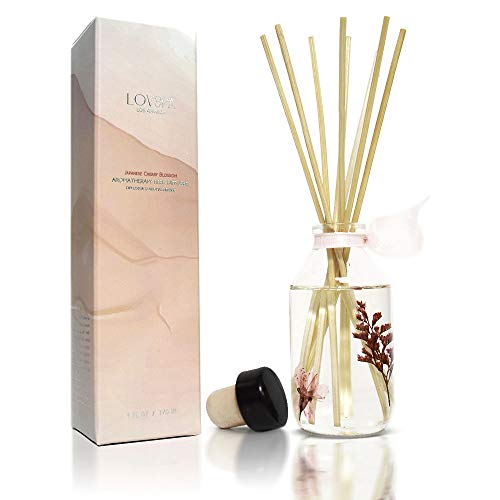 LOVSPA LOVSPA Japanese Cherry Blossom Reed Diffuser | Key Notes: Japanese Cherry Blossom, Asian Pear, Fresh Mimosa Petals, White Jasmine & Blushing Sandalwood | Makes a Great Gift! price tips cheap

○ ○ ○ ○ ○ ○ ○

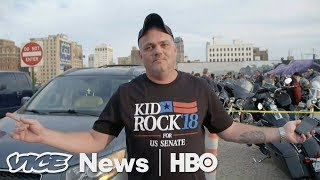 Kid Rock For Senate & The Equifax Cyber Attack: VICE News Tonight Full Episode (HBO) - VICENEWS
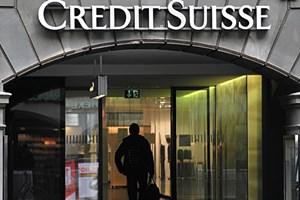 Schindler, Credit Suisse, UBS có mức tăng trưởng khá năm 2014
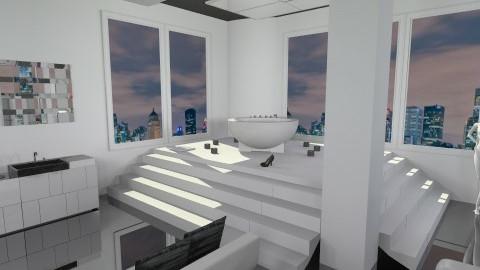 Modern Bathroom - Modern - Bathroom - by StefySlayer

○ ○ ○ ○ ○ ○ ○

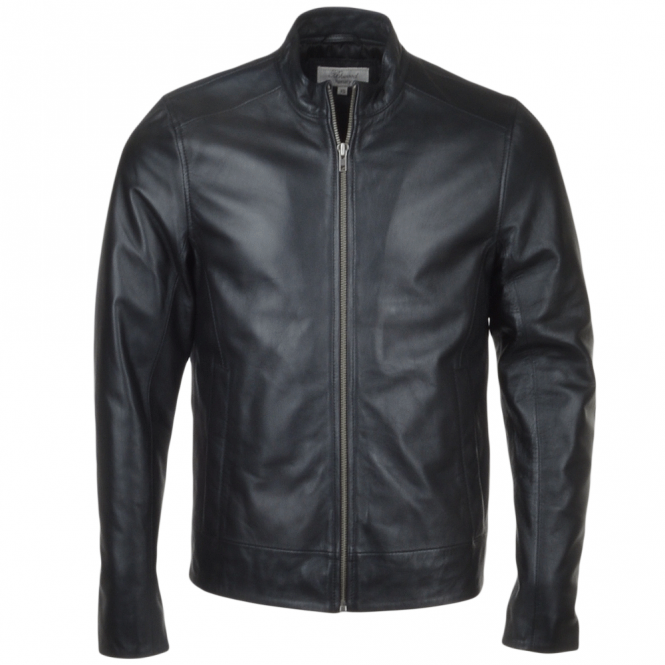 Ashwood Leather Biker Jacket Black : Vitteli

○ ○ ○ ○ ○ ○ ○

= Task to carry out =
"Kid Rock For" marks the first line to copy, and "Modern Bathroom - Modern" marks the last. Repeat that stretch above exactly, with no pictures.

= Exercise response =
 Kid Rock For Senate & The Equifax Cyber Attack: VICE News Tonight Full Episode (HBO) - VICENEWS
 Schindler, Credit Suisse, UBS có mức tăng trưởng khá năm 2014
 Modern Bathroom - Modern - Bathroom - by StefySlayer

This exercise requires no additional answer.